Members of perpetrator's family have complained that they believe he was beaten in custody.

The journalist who threw his shoes at former US President George W. Bush will face trial on February 19 for assaulting a visiting head of state, with a maximum 15-year prison term, a court official said.

Muntazer al-Zaidi's defence lawyers lost an appeal to have the charges against him reduced to a lesser offence of insulting Bush, rather than assaulting him.

"The Iraqi appeals court has rejected the appeal submitted by Muntader al-Zaidi's defence lawyer to change the charges, and decided to set February 19 as the date for trial," said Iraqi judiciary council spokesman Abdul-Sattar al-Birqdar.

Mr al-Zaidi has been held in jail in Baghdad since hurling both shoes Mr Bush at a December 14 news conference during the then-President's final visit to Iraq. Mr Bush ducked the flying shoes while the journalist called him a "dog". The act, captured on television, made Mr al-Zaidi a hero in much of the Arab world. In one tribute, an artist built a giant statue of a shoe, which was eventually dismantled, in ousted dictator Saddam Hussein's hometown Tikrit.
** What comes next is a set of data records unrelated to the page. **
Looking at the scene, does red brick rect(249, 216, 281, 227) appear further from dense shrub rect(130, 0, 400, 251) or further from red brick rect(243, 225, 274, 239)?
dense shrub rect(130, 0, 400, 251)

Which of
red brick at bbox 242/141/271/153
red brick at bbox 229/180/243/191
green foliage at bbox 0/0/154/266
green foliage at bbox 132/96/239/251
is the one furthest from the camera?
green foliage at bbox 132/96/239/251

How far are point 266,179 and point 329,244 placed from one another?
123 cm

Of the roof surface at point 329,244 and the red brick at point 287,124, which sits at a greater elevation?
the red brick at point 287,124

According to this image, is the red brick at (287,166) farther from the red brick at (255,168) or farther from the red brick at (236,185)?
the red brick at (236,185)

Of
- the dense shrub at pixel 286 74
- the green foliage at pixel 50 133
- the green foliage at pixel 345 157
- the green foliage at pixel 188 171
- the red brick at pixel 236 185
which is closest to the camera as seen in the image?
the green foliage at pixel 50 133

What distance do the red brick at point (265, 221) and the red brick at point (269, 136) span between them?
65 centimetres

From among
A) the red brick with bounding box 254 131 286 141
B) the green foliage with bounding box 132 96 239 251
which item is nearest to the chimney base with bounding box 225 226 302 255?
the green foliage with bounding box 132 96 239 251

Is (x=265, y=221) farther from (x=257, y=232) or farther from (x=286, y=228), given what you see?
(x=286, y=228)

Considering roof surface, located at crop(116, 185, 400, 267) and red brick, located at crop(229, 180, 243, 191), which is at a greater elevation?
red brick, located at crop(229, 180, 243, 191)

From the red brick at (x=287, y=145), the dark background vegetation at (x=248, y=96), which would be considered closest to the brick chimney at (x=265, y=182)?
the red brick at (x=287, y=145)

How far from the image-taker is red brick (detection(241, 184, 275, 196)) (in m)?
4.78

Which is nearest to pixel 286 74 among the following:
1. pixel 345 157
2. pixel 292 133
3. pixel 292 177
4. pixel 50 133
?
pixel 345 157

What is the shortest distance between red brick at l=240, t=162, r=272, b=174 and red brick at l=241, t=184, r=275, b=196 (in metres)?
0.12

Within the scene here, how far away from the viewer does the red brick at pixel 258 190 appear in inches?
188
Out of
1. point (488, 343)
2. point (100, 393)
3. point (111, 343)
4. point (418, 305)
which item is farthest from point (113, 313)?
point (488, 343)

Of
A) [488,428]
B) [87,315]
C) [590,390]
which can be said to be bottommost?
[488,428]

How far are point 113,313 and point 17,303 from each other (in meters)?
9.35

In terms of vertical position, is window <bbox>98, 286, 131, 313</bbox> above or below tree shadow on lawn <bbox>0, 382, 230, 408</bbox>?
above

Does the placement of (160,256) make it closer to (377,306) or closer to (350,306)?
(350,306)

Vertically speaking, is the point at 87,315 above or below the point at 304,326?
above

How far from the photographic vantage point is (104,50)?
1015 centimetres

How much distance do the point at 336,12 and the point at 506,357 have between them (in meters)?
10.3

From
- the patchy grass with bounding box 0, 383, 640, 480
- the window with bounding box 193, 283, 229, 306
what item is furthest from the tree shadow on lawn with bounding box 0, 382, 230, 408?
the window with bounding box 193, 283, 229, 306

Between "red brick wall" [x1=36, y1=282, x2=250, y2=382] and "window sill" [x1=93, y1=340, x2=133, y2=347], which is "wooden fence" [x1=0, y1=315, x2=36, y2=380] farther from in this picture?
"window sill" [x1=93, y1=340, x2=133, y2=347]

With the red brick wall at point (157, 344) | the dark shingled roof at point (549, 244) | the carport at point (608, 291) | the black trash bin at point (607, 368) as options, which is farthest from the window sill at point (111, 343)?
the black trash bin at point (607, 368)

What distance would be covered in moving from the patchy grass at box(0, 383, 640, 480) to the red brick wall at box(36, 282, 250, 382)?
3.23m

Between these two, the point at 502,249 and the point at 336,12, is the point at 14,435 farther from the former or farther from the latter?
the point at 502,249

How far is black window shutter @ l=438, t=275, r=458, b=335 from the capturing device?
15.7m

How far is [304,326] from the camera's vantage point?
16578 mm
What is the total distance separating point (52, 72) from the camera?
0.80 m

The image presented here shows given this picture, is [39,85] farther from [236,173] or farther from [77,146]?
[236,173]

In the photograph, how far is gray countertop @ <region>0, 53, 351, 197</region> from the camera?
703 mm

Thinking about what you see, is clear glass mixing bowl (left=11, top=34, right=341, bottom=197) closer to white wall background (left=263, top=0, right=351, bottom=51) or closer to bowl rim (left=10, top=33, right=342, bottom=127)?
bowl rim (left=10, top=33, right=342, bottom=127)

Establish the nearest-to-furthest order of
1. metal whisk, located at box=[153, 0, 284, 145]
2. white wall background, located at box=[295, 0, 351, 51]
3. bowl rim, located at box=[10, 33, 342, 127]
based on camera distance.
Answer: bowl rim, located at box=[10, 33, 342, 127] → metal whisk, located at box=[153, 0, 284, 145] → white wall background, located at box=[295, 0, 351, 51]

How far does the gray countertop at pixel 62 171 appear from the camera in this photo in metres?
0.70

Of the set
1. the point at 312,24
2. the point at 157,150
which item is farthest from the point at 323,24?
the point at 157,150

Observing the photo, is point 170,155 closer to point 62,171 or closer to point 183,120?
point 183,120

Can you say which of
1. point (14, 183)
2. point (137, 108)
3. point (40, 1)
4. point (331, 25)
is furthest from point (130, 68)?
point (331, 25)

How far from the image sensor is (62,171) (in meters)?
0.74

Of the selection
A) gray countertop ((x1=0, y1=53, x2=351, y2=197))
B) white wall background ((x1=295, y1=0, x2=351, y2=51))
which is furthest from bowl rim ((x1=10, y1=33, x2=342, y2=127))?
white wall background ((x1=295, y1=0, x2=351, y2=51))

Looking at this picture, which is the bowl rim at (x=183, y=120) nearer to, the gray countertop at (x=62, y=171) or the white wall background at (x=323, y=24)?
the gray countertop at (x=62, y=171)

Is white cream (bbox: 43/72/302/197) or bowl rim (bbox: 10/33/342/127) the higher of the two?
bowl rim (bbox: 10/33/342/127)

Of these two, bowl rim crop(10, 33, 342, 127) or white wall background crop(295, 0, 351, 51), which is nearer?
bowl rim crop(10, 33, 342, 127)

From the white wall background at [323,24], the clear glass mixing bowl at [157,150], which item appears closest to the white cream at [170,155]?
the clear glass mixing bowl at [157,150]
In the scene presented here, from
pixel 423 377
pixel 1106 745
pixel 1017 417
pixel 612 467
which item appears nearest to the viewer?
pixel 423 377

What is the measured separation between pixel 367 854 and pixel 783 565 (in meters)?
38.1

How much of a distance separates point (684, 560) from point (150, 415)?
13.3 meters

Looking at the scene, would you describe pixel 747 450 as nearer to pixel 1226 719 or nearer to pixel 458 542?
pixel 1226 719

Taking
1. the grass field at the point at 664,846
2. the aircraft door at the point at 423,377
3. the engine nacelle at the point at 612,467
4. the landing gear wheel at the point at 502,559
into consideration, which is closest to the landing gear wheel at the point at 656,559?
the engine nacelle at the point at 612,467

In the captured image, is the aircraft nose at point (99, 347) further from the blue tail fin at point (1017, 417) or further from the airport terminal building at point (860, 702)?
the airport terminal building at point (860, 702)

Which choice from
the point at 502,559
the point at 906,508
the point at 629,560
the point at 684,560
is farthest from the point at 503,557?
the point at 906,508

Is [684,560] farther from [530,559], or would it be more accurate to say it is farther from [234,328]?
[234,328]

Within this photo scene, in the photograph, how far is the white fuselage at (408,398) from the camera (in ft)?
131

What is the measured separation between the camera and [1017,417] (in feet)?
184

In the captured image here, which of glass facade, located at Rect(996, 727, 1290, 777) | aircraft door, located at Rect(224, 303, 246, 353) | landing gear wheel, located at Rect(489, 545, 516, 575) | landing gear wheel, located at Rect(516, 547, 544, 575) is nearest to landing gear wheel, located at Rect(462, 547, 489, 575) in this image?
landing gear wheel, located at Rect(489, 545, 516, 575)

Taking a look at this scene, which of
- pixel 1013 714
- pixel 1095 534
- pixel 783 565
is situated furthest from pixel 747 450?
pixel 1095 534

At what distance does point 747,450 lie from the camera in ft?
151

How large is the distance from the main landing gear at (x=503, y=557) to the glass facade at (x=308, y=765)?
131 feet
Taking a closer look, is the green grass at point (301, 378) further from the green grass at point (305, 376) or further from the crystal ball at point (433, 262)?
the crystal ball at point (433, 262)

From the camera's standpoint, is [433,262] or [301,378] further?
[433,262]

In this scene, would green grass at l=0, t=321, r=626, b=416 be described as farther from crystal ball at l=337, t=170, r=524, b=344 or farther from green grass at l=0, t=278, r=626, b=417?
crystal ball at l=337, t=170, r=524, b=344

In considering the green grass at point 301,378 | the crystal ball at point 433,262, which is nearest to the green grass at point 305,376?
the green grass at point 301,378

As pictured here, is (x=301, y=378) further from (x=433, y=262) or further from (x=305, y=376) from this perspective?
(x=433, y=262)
Iraqi law has a statute forbidding aggression against visiting leaders. Mr al-Zaidi's lawyers have argued that throwing a shoe could not be considered aggression because it could not cause actual harm, and was therefore only an insult.

Members of Mr al-Zaidi's family have complained that they believe he was beaten in custody. He was last seen in public being pummelled and wrestled out of the press conference in stocking feet.